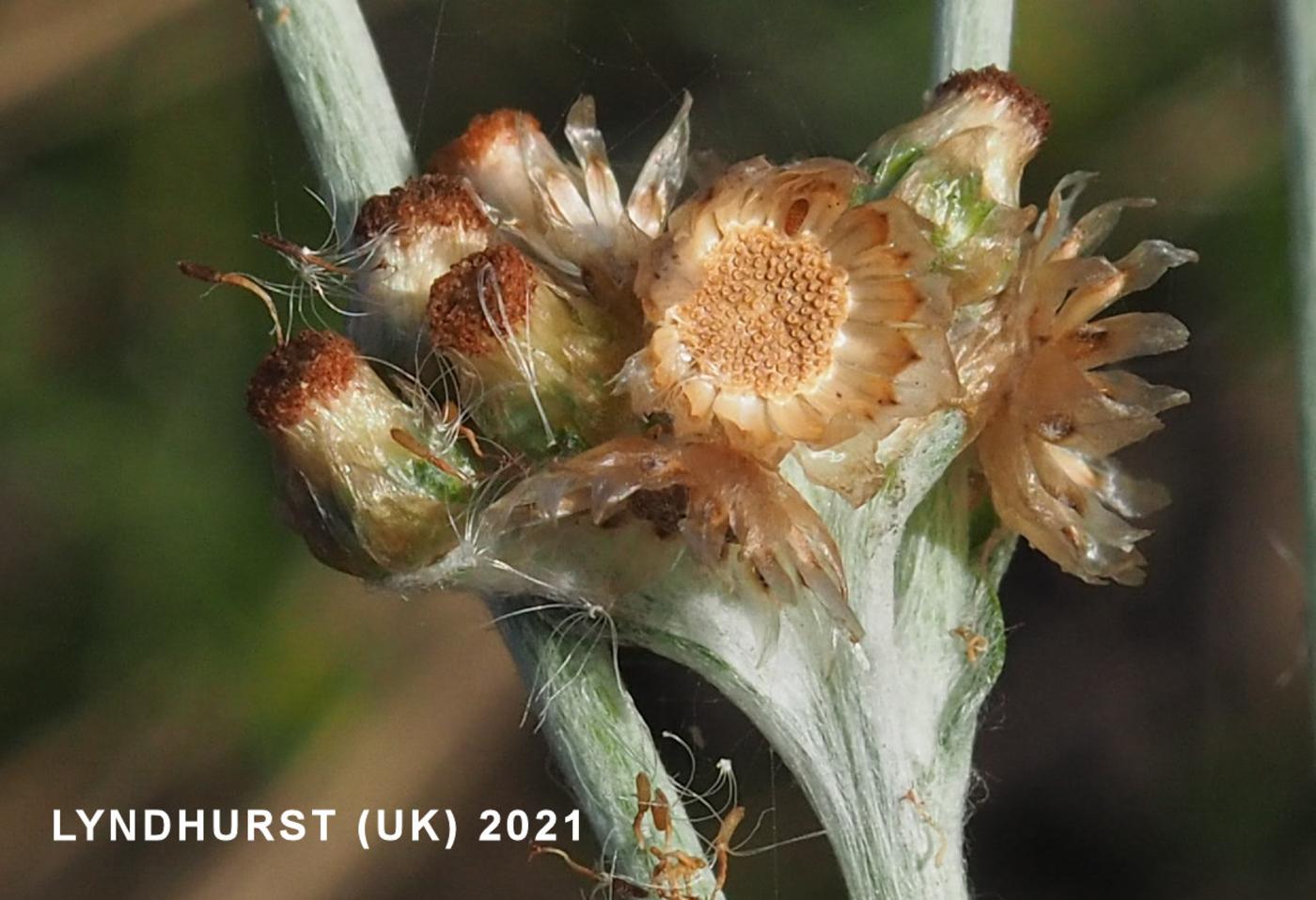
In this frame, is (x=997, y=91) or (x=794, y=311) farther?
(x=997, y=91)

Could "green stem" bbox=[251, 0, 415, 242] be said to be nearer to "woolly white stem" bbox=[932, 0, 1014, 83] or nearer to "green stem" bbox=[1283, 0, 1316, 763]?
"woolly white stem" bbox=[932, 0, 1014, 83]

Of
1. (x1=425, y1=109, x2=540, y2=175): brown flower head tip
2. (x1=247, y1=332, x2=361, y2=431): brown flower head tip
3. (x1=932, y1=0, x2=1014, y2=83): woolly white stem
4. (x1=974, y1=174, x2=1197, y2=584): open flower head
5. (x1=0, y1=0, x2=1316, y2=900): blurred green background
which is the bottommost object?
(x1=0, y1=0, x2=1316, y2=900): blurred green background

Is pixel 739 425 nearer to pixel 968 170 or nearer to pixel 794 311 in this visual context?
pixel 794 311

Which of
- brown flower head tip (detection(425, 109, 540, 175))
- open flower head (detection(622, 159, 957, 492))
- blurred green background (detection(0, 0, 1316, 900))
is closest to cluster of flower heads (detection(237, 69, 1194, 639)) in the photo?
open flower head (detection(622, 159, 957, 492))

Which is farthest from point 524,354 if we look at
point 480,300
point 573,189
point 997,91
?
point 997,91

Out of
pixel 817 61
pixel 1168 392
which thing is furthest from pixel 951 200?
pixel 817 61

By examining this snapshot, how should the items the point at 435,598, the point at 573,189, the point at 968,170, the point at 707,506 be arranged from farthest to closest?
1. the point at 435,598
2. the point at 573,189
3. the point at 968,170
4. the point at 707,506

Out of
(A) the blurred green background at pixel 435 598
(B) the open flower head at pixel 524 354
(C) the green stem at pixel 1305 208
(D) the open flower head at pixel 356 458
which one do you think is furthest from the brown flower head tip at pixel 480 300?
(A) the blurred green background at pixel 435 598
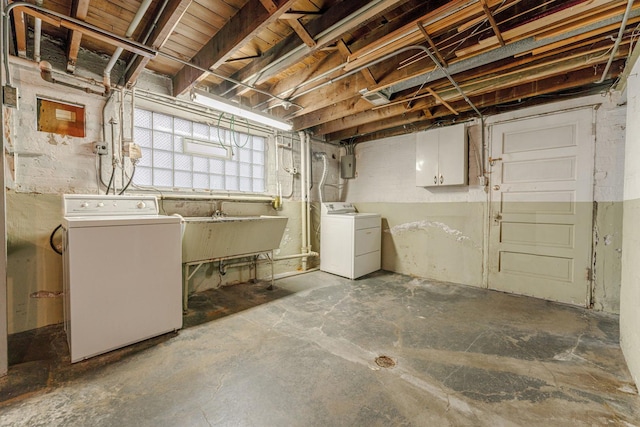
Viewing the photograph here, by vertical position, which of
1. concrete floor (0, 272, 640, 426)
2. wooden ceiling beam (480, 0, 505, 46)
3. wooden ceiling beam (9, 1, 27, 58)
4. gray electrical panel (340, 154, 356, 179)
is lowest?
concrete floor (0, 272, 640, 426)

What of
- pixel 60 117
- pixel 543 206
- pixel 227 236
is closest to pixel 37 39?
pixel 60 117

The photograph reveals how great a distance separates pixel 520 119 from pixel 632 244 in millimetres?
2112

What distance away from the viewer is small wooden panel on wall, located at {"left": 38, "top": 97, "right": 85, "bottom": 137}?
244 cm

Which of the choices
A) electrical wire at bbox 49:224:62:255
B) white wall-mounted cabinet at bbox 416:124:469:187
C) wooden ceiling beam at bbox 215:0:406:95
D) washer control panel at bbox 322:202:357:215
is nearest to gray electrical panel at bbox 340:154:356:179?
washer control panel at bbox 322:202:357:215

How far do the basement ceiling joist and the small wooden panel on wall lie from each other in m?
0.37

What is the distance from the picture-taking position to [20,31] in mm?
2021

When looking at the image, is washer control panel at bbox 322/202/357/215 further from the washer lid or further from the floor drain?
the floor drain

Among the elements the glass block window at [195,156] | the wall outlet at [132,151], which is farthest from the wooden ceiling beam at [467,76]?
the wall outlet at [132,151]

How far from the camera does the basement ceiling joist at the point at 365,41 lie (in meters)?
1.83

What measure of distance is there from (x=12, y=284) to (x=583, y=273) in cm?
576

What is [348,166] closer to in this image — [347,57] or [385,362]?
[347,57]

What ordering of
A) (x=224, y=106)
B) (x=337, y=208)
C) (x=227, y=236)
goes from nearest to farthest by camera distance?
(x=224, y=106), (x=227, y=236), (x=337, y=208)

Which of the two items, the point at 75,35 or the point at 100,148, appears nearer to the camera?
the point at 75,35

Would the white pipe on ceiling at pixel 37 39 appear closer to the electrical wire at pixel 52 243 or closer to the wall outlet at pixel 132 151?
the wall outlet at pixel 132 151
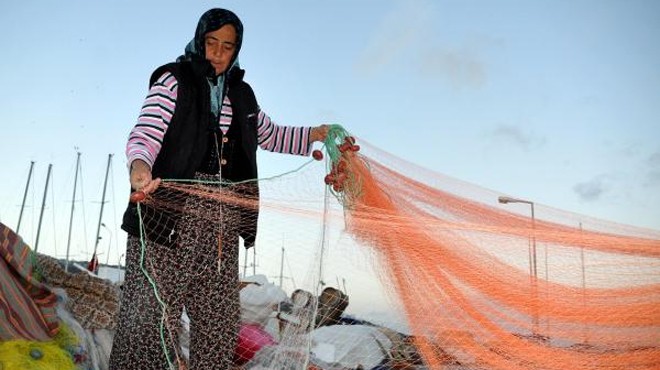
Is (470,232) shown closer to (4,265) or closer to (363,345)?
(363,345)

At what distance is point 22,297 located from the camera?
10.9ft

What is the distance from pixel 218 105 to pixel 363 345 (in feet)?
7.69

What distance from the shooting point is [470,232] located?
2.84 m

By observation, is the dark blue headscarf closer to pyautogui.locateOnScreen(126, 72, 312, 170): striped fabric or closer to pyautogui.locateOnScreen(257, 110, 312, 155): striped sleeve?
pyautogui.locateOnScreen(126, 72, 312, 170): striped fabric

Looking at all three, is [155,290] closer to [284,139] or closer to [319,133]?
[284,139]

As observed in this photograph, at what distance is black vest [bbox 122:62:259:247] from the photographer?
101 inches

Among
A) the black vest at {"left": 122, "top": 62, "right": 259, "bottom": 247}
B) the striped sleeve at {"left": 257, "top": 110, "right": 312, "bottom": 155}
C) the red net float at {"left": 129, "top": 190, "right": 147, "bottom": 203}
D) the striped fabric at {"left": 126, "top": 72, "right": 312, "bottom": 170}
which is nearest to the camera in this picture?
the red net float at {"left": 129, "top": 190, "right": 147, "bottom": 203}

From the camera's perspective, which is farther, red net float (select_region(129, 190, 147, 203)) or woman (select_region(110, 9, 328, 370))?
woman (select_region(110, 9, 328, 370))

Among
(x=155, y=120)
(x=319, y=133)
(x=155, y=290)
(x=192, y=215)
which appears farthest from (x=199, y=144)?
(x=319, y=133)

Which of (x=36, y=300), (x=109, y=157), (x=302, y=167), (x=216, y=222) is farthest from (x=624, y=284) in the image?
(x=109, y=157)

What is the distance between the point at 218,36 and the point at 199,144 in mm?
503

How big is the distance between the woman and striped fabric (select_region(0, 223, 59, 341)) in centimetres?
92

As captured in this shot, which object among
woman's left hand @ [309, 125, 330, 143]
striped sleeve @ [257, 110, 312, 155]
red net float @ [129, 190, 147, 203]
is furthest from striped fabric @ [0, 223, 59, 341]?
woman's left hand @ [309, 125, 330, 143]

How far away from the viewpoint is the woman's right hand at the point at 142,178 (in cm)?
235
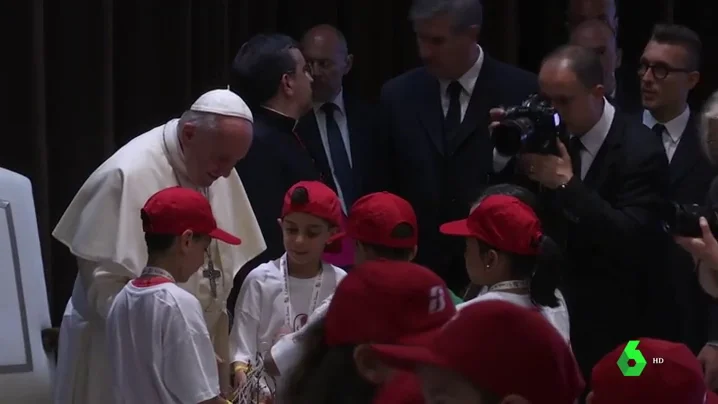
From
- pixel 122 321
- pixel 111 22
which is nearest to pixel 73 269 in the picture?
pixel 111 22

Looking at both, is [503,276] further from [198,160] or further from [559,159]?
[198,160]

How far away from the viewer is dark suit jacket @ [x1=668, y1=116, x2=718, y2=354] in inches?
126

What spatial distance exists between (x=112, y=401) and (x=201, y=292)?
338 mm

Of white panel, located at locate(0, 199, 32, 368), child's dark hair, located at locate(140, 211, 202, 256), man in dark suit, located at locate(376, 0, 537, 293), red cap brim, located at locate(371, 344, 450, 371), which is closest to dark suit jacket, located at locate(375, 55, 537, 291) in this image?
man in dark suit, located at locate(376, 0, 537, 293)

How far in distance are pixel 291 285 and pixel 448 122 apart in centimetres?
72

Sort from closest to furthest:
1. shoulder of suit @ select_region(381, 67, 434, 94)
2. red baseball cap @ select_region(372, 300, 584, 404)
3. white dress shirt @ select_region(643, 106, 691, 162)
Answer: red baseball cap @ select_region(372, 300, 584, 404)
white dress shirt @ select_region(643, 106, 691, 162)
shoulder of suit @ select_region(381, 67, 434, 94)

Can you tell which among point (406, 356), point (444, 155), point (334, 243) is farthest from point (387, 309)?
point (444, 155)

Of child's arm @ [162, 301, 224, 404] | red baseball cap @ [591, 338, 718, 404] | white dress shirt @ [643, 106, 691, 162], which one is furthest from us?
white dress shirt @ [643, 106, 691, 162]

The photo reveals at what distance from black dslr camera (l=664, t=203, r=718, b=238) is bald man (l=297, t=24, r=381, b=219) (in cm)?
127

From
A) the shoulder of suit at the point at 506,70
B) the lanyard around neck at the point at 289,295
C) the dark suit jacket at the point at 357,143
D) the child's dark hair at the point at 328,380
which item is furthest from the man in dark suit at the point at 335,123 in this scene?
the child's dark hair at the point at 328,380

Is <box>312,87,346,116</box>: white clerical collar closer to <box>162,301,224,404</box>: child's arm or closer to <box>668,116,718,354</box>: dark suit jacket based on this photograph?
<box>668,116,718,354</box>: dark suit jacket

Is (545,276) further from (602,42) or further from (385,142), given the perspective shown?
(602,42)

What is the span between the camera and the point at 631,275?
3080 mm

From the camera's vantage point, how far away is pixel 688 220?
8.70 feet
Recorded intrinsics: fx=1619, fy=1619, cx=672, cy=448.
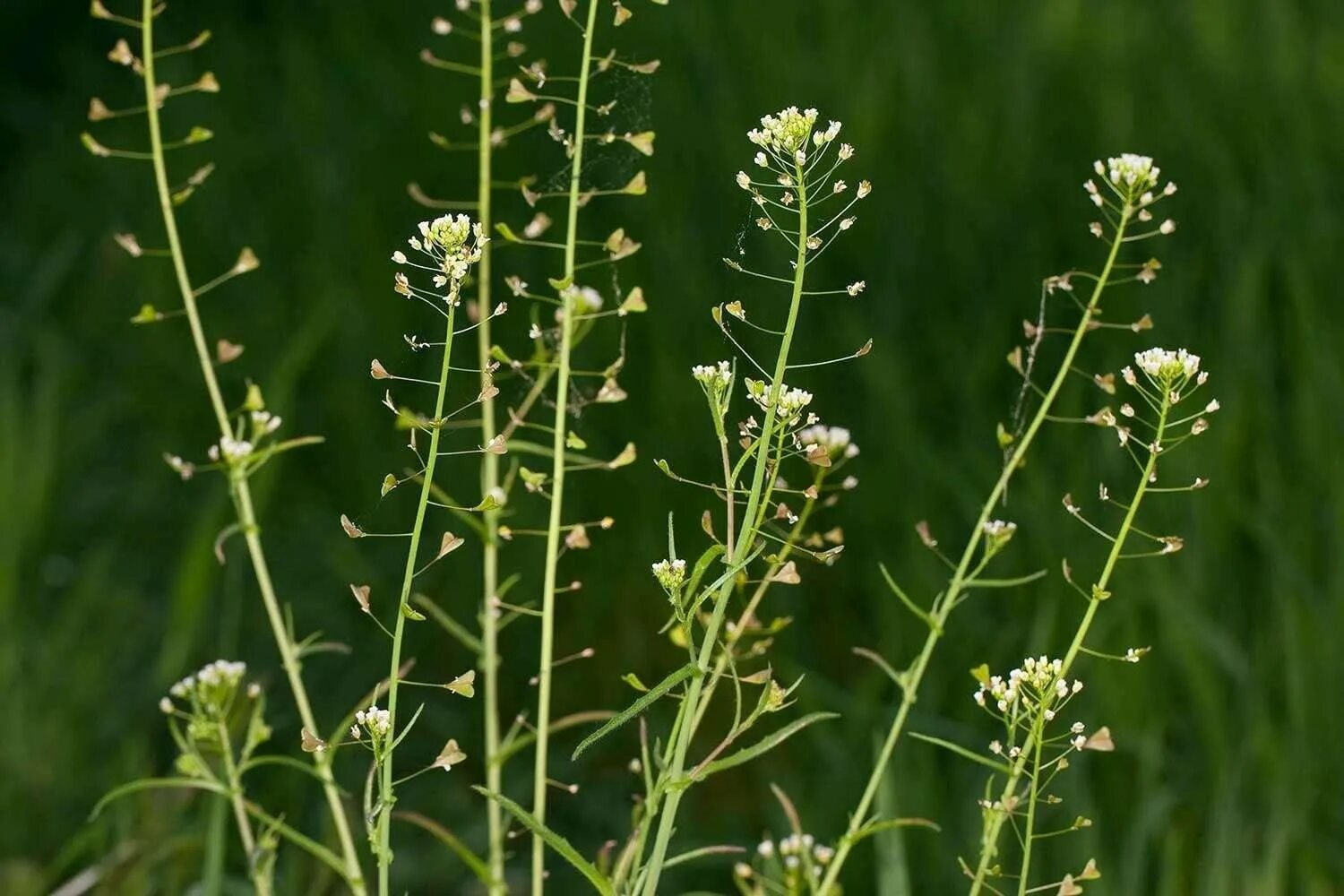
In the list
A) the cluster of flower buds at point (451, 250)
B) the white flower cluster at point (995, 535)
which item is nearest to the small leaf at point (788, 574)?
○ ○ ○ ○ ○
→ Directive:
Copy word for word the lines of the records starting with the line containing "How far do the" and going on through the line containing "(x=224, y=106), (x=227, y=236), (x=337, y=208)".

→ Exercise output:
How far do the basement ceiling joist and the small wooden panel on wall lie from each other in m?
0.37

What is the distance from the picture-taking position to [20,31] in mm?
2021

When looking at the image, is washer control panel at bbox 322/202/357/215 further from the washer lid or further from the floor drain?
the floor drain

Among the elements the glass block window at [195,156] | the wall outlet at [132,151], which is farthest from the wooden ceiling beam at [467,76]?
the wall outlet at [132,151]

How far from the camera does the basement ceiling joist at the point at 365,41 lie (in meters)?
1.83

What measure of distance is there from (x=12, y=284) to (x=583, y=273) in cm?
576

What is [348,166] closer to in this image — [347,57] or [385,362]?
[347,57]

What ordering of
A) (x=224, y=106)
B) (x=337, y=208)
C) (x=227, y=236)
goes from nearest to farthest by camera distance?
(x=224, y=106), (x=227, y=236), (x=337, y=208)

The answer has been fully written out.